Celebrations for youth art month at Jordan Elementary School are as varied as... being a technician and creating props and scenery for “Double Trouble in Cloister City,” a performance that will be performed by 80 fifth-graders on March 5.

Twelve Scott County Girls will compete for the titles of Dairy Princess and Milk Maid during the annual Scott County Dairy Princess and Milk Made Contest. The princess and milk maid will be crowned during the banquet, March 31 at the Knights of Columbus Hall in New Prague.

Those competing for the title of Dairy Princess are: Bernadine Benes, sponsored by AMPI; Peggy Brandt, sponsored by DHA; Mary Theis, sponsored by AMPI; Paula Geis, sponsored by Pioneer Seed; and Sandy Glisczinski, sponsored by Krueser Veterinary Clinic.
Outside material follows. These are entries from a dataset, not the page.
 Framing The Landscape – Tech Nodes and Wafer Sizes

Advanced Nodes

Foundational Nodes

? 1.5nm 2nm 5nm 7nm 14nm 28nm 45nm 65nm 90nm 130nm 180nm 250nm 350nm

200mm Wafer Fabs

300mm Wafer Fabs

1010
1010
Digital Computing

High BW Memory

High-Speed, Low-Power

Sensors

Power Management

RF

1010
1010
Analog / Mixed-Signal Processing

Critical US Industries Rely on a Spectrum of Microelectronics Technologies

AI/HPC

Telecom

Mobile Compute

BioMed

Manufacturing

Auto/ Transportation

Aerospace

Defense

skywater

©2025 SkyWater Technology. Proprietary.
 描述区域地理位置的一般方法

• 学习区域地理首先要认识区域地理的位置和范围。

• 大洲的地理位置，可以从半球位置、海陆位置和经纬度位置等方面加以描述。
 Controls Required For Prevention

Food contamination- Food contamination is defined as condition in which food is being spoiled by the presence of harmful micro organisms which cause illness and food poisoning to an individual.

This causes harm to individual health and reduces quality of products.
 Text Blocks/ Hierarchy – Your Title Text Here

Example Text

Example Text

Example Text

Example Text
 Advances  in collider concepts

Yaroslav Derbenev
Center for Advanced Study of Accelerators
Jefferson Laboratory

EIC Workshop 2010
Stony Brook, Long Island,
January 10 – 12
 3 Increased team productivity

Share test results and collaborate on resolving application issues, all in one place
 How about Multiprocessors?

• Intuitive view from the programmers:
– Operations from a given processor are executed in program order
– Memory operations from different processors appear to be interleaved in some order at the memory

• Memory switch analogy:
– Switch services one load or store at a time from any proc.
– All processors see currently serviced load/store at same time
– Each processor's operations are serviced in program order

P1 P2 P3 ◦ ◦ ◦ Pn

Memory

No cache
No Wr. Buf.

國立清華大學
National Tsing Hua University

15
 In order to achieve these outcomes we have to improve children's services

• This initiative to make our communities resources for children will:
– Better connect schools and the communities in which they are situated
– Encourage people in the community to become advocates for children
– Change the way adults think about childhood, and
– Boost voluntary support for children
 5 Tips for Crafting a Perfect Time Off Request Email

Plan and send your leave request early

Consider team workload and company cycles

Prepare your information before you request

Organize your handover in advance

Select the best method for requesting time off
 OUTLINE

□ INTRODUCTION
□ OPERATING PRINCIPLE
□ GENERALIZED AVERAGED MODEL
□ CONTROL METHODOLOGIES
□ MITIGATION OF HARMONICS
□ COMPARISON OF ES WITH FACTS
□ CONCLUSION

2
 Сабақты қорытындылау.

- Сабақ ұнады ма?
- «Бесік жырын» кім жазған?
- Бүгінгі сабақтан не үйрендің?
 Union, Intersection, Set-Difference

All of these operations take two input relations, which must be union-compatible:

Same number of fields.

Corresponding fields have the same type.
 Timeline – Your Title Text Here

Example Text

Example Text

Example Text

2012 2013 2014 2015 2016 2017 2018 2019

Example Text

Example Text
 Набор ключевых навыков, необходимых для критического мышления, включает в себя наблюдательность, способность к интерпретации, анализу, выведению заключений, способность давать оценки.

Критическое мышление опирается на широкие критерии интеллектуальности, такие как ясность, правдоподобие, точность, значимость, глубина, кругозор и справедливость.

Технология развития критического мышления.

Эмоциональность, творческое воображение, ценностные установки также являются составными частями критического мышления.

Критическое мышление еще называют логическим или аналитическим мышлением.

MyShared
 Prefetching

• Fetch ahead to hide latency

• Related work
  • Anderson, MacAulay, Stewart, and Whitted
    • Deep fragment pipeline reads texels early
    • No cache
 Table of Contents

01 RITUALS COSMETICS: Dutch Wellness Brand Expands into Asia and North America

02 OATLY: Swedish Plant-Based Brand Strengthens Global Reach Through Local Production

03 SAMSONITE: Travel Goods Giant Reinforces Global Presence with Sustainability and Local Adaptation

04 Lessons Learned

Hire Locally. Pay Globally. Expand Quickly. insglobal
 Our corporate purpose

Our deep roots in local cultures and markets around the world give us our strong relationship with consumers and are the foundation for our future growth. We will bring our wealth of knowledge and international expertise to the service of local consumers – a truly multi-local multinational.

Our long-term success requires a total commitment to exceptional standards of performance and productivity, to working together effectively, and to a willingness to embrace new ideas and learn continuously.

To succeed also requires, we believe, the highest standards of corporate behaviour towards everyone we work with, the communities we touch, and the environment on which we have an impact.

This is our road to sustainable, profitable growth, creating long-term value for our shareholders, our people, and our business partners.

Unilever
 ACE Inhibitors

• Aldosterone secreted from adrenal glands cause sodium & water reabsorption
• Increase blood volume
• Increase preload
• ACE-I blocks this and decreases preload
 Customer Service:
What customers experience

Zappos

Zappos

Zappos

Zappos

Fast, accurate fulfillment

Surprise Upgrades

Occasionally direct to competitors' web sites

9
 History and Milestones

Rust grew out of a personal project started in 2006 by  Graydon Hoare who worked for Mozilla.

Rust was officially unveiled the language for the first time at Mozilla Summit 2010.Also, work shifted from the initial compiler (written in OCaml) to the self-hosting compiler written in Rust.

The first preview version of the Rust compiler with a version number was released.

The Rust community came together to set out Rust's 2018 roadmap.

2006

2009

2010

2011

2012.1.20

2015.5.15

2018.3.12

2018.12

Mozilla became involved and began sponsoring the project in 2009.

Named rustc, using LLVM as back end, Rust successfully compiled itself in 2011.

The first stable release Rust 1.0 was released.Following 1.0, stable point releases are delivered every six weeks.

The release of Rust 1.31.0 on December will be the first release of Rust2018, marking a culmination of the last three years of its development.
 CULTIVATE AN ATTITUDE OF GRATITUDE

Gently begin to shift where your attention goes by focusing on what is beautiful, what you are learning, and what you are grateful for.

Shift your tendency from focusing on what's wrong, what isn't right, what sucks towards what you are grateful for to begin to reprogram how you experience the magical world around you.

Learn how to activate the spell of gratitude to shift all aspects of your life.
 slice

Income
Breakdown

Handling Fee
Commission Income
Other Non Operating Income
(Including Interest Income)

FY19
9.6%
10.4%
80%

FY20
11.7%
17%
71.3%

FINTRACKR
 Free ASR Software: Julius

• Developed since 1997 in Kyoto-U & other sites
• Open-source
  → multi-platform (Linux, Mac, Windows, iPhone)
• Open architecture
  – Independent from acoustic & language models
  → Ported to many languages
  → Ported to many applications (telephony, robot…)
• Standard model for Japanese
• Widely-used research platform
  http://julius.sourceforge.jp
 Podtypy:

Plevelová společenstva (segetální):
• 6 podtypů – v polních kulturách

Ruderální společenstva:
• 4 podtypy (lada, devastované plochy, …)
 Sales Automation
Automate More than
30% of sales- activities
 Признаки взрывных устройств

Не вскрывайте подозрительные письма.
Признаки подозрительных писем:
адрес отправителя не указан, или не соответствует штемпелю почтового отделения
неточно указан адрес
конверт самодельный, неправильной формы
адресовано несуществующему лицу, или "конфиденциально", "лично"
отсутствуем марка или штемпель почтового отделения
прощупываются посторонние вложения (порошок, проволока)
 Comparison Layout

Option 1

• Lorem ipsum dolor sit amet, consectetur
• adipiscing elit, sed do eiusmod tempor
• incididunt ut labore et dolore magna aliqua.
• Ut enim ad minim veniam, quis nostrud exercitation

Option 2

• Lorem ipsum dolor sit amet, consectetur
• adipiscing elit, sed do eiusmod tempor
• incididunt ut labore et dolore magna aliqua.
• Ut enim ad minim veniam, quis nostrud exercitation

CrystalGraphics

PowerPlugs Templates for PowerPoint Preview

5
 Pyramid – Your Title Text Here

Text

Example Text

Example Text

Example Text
Contestants for the milk maid are Julene Hentges, sponsored by Pavek Dairy Sales; Lauri Minar, sponsored by Scott-Le Sueur Holstein Club; Paula Boegeman, sponsored by Dairyland Seed; Jessica Wagner, sponsored by First State Bank of New Market; Kelly Marshall, sponsored by AMPI; Ann Skluzacek, sponsored by Prairie Farm Supply; and Mary Gallangher, sponsored by Bongards.